«Un uso distorto della funzione giurisdizionale». Ruota attorno a questo perno l'arringa dell'avvocato Giuseppe La Spina. Sarebbero molteplici le «lesioni» cagionate alle istituzioni proprio da quel presunto cerchio magico sotto processo da due anni
Caso Saguto, lo Stato chiede danni patrimoniali e d’immagine «Giurisdizione usata come mezzo per comprimere ogni diritto»
Risarcire allo Stato i danni patrimoniali e d’immagine. Questa la richiesta avanzata dall’avvocatura dello Stato, rappresentata dal legale Giuseppe La Spina, al processo che si celebra a Caltanissetta sul presunto cerchio magico contestato all’ex presidente delle Misure di prevenzione Silvana Saguto e ai suoi presunti sodali. «Devo evidenziare – dice subito l’avvocato, appena iniziata la sua arringa – che non si è manifestata la benché minima resipiscenza negli imputati, non è nemmeno apparsa momentaneamente nell’orizzonte volitivo e conoscitivo», manifestando rammarico per quella mancata consapevolezza, a suo dire, degli errori e al conseguente mancato ravvedimento di tutti i protagonisti coinvolti nel processo.
«Su certe affermazioni – torna a dire più avanti – deve stendersi un velo pietoso». Si aggancia spesso, durante la sua arringa, ad alcuni passaggi della requisitoria dei pubblici ministeri Claudia Pasciuti e Maurizio Bonaccorso, articolata davanti alla corte per ben dieci udienze. Come già sottolineato dai pm, in seguito a questi fatti «c’è stato un venir meno della fiducia della popolazione nei confronti della magistratura. La giurisdizione è un servizio – precisa l’avvocato La Spina -, l’attuazione dell’ordinamento non è fine a se stesso. Se si perseguono fini personali lo Stato ha fallito. La vicenda di Andrea Repoli efficacemente citata dal pm nel finale della requisitoria* è l’emblema di un esercizio della giurisdizione che è stato sviato dalla sua naturale funzione.

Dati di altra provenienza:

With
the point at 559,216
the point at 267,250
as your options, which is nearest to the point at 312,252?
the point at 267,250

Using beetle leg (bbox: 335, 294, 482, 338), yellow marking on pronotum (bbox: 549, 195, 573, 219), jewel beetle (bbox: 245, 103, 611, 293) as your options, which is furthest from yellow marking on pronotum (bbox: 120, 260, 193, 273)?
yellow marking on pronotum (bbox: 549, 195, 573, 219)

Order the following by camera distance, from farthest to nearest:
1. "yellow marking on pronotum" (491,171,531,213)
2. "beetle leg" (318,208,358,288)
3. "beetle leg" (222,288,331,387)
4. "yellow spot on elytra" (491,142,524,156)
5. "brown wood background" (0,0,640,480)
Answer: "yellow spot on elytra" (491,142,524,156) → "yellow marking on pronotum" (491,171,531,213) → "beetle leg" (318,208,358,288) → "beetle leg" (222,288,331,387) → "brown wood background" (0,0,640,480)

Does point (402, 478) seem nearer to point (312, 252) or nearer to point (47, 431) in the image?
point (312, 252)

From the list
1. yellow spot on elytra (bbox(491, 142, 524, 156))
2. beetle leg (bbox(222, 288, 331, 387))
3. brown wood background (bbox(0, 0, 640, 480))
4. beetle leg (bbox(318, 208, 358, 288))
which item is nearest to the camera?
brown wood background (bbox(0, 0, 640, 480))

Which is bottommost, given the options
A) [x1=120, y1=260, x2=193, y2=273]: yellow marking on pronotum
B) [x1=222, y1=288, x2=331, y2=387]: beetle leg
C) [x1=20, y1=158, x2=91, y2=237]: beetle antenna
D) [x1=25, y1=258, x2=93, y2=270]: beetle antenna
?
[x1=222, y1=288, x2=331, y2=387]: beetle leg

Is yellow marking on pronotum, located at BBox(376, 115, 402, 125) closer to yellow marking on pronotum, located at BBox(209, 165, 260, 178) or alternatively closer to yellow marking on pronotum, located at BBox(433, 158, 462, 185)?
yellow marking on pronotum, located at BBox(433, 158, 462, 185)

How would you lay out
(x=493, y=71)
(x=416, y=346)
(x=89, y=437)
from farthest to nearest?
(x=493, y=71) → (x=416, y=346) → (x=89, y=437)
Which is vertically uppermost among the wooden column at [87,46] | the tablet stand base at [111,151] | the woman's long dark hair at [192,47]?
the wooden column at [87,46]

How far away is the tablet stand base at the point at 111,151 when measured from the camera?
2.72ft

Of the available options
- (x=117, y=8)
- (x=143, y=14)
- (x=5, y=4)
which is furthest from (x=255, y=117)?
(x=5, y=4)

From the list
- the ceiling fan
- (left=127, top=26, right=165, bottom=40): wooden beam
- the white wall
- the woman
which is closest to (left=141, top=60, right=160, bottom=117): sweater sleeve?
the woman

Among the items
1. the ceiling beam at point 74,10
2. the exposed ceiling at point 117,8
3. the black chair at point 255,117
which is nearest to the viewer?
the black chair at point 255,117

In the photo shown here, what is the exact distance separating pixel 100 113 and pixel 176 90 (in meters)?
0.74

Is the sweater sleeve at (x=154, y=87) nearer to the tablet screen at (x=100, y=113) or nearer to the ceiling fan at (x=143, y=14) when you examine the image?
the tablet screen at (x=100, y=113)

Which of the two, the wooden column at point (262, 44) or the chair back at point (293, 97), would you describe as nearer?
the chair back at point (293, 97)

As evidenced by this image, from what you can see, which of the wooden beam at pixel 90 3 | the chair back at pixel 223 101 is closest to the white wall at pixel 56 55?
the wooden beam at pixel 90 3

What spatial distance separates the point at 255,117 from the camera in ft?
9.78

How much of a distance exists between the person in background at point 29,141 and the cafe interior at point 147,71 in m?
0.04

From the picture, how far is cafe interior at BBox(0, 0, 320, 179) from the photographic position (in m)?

La giurisdizione in questo modo non diventa attuazione del diritto ma un mezzo per comprimere il diritto, per comprimere i diritti fondamentali della persona, perché utilizzata per fini che sono propri, del magistrato o dei suoi sodali».
Una sintesi veloce, la sua, che si articola nello spazio di appena venti minuti. Tanto basta all’avvocato La Spina per spiegare le ragioni a fondamento della richiesta di risarcimenti per i danni patrimoniali, «di cui si vede l’inizio e non si riesce ancora a vedere la fine», e per quelli all’immagine, «derivante dalla lesione dovuta a una funzione esercitata per fini che non le sono propri». Un discorso che vale per la presidenza del Consiglio, il Ministero della Giustizia e l’Agenzia nazionale per i beni confiscati. «Se c’è stato un esborso non dovuto legittimato attivo per recuperare queste somme è il ministero della Giustizia – insiste il legale più avanti -. Insistiamo per il risarcimento dei danni anche non patrimoniali derivanti dal patema d’animo e dallo strepitio sociale che è derivato nella popolazione, specie quella che vive in Sicilia, in relazione di questa non corretta gestione dei patrimoni confiscati. In questo processo è stato dimostrato che l’esercizio della giurisdizione si è tradotto in un uso distorto della funzione giurisdizionale in violazione delle norme costituzionali e in una lesione dei diritti dei soggetti coinvolti dalle misure di prevenzione. Si tratta del primo processo dove alle amministrazioni giudiziarie è stata data la possibilità di avvalersi dell’avvocatura dello Stato».